[Work to do]
(1) Set down, word for word, the stretch of rows from the line containing "What is the separation between" through the line containing "What is the length", with both of those lines included.
(2) Take the piece on diffable data science further, picking up right after its last sentence.

Diffable Data Science: A Demo

Data science is diffable if changes between versions and over time are easy to examine. Diffability makes data science more impactful because it improves confidence that mistakes haven’t been introduced and makes it easier to audit the chain of decisions leading to the current state. Additionally, the current version can be changed in small ways, and the changes inspected and adopted if they improve the status quo.

Code is inherently diffable, and using version control tools like git on R and Python code helps enhance that diffability. With the git deployment feature of RStudio Connect, diffable code becomes diffable content, so it’s easy to demonstrate what changes new code will have.

For organizations using git, there are a wide variety of strategies to manage code branching and versioning. One popular strategy that works particularly well with RStudio Connect is to maintain a long-running master branch that is in production, a long-running dev branch for testing, and various feature branches with new features.

Git branching, showing adding two features to dev and then merging to master.

[Material]
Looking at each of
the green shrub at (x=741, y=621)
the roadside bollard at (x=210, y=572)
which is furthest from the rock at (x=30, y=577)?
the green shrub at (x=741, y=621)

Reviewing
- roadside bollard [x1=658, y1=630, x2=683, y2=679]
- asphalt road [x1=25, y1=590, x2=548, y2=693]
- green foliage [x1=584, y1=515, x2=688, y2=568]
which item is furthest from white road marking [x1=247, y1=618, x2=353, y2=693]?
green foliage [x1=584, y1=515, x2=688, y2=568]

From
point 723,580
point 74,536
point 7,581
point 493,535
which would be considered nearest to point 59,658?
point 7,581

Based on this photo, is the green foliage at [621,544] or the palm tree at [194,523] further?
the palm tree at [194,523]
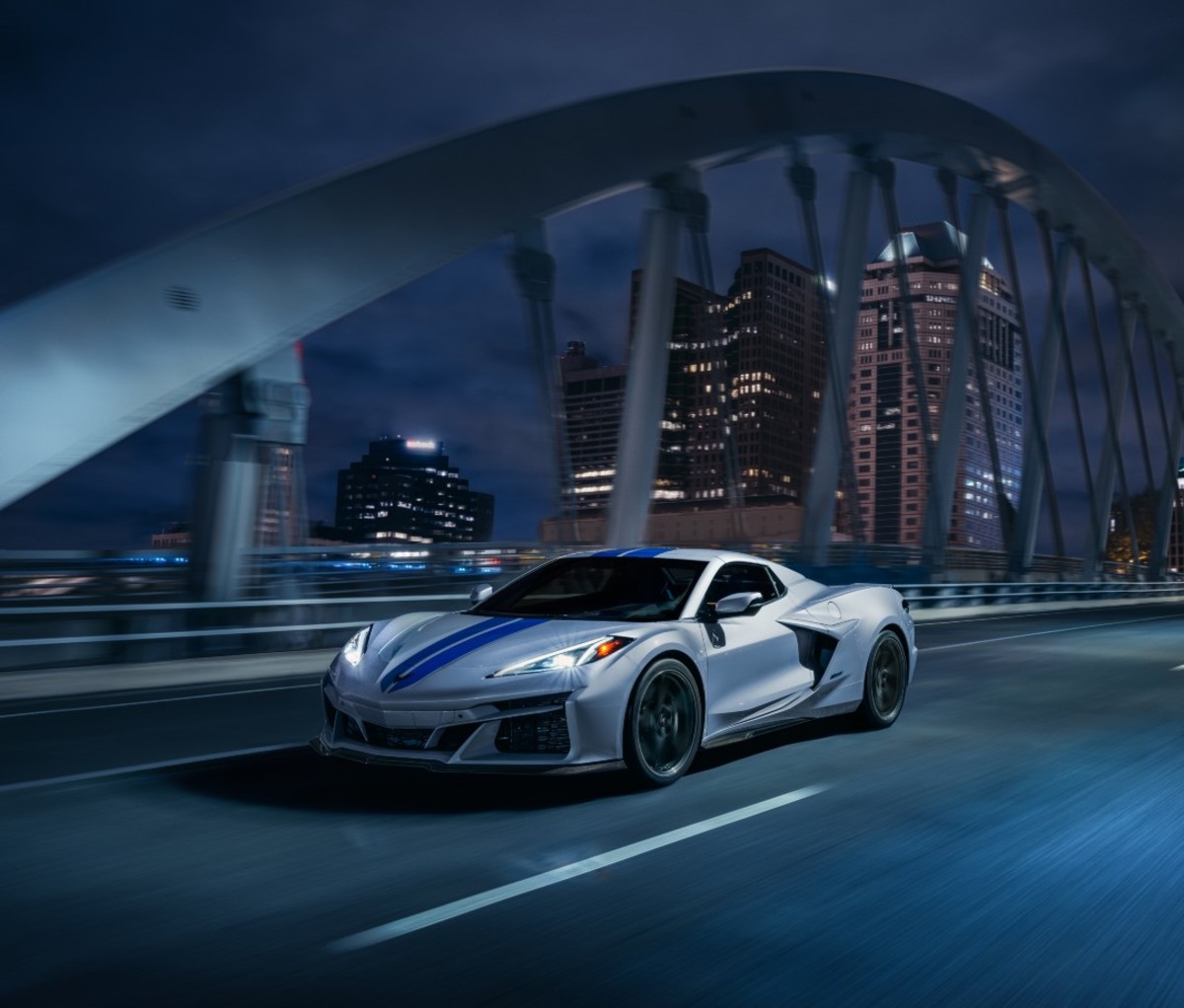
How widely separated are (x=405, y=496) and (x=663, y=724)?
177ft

==

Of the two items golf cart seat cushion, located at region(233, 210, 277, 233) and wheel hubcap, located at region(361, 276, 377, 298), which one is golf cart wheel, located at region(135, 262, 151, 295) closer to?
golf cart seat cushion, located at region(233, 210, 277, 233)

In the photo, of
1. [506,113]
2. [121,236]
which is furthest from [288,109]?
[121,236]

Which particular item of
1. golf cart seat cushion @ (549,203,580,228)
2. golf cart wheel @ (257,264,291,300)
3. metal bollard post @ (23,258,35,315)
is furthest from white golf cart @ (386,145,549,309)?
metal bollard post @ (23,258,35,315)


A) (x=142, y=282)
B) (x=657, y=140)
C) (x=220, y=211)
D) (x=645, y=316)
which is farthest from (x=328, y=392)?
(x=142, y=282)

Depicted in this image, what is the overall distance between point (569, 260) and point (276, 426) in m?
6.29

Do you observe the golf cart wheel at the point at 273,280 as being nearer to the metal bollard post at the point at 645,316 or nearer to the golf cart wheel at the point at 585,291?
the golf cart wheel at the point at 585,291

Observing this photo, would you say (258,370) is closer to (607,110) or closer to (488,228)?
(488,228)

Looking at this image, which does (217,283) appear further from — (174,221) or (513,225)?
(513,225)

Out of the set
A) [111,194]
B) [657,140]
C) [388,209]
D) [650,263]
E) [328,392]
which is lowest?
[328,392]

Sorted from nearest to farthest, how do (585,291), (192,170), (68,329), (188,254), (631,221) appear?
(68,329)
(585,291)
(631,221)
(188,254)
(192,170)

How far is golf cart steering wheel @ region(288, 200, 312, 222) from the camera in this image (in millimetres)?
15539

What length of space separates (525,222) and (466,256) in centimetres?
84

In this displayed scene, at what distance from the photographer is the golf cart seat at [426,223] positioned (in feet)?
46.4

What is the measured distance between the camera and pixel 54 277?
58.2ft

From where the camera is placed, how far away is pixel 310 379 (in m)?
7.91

* * *

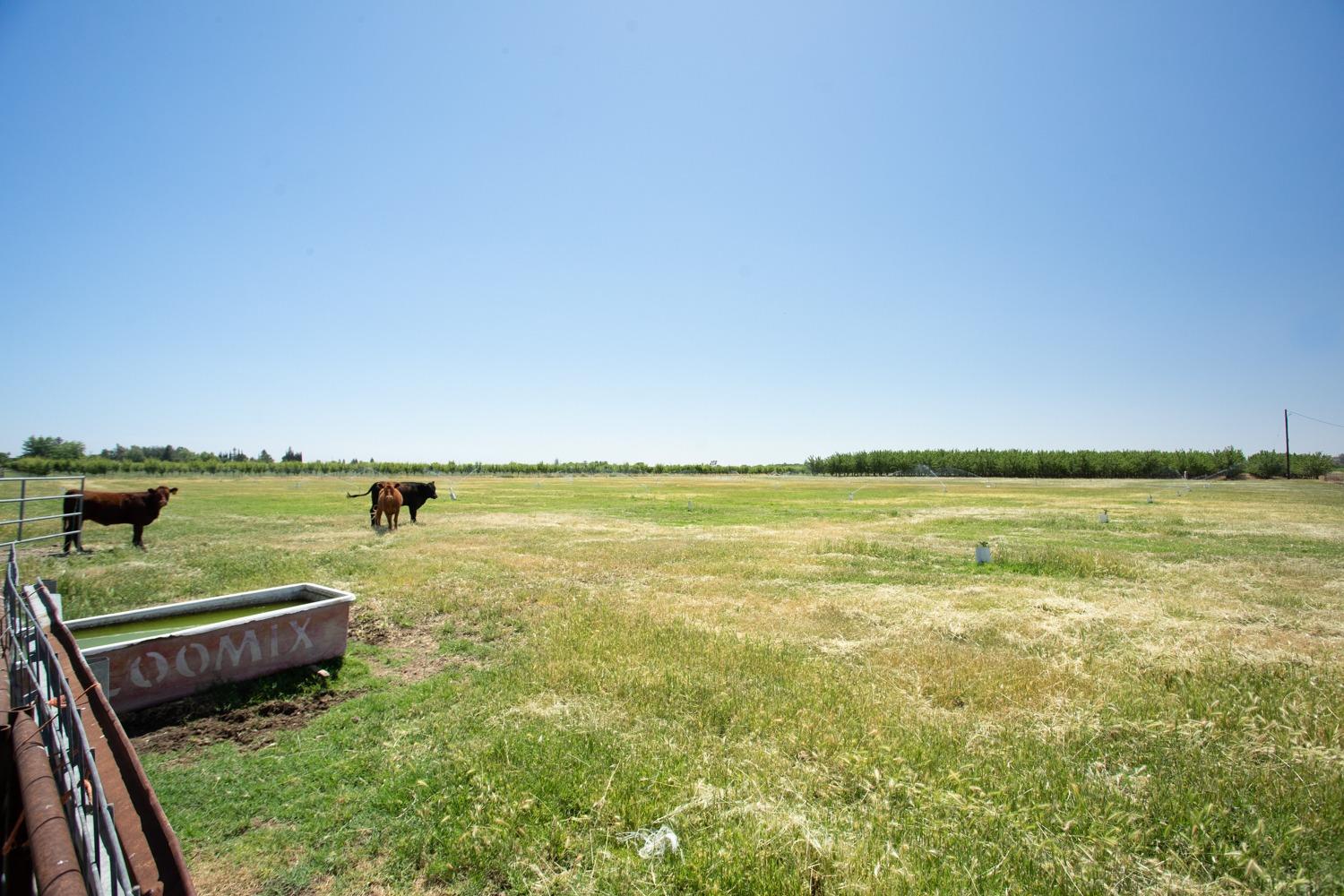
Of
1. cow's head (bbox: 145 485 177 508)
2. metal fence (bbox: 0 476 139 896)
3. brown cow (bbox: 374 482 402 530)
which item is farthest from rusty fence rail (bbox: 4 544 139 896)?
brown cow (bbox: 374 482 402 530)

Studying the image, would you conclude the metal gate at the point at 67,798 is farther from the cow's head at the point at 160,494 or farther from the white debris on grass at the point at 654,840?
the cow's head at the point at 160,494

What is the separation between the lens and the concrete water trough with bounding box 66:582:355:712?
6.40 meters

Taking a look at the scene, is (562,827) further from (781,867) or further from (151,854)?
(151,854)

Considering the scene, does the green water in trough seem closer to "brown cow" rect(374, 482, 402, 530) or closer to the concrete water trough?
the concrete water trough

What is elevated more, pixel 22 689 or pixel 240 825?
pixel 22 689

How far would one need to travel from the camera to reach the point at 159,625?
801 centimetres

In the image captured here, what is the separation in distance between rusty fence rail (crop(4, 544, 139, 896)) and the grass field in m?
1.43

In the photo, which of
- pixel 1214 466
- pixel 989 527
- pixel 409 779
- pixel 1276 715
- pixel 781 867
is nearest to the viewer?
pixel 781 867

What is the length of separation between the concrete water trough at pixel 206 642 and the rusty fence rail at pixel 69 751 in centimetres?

[Answers to the exercises]
(1)
What is the separation between the lens and the concrete water trough with bounding box 66:582:355:712?
6.40 meters

Taking a look at the scene, is (562,827) further from (781,867) or further from (151,854)?
(151,854)

Considering the scene, does the green water in trough seem closer to "brown cow" rect(374, 482, 402, 530) or closer to the concrete water trough?
the concrete water trough

What is elevated more, pixel 22 689 or pixel 240 825?
pixel 22 689

How far would one need to travel from the camera to reach the point at 159,625?
801 centimetres

In the image captured here, what is the separation in distance between rusty fence rail (crop(4, 544, 139, 896)) and the grass field in m?
1.43

In the photo, which of
- pixel 1214 466
- pixel 989 527
- pixel 409 779
- pixel 1276 715
- pixel 781 867
is nearest to the viewer?
pixel 781 867

What is the length of separation between the concrete water trough at pixel 206 642 and the rusty fence rail at pixel 69 751 in centimetres?

(2)
Using Git Deployment on RStudio Connect, it’s easy to have both the master and dev branches deployed simultaneously, and to be able to see differences between them.

The Bike Prediction App #

The Bike Prediction app displays the number of bikes predicted to be at the various docks of Washington DC’s bikeshare program in the near future.

In this app, the user can click on a dock on the map (built using the leaflet package) and get the predicted number of bikes at that station in the near future in the bottom half of the page.

The production bike prediction app.

The Dev Branch #

Someone suggested that maybe the app should be changed to purple, which has been deployed to the dev branch.

Since the content is deployed to RStudio Connect from Git, the repository branch can be linked with the deployment. So in addition to the production app, the dev branch containing a new feature can be deployed and tested in a self-contained application on the same RStudio Connect server, or a separate testing instance.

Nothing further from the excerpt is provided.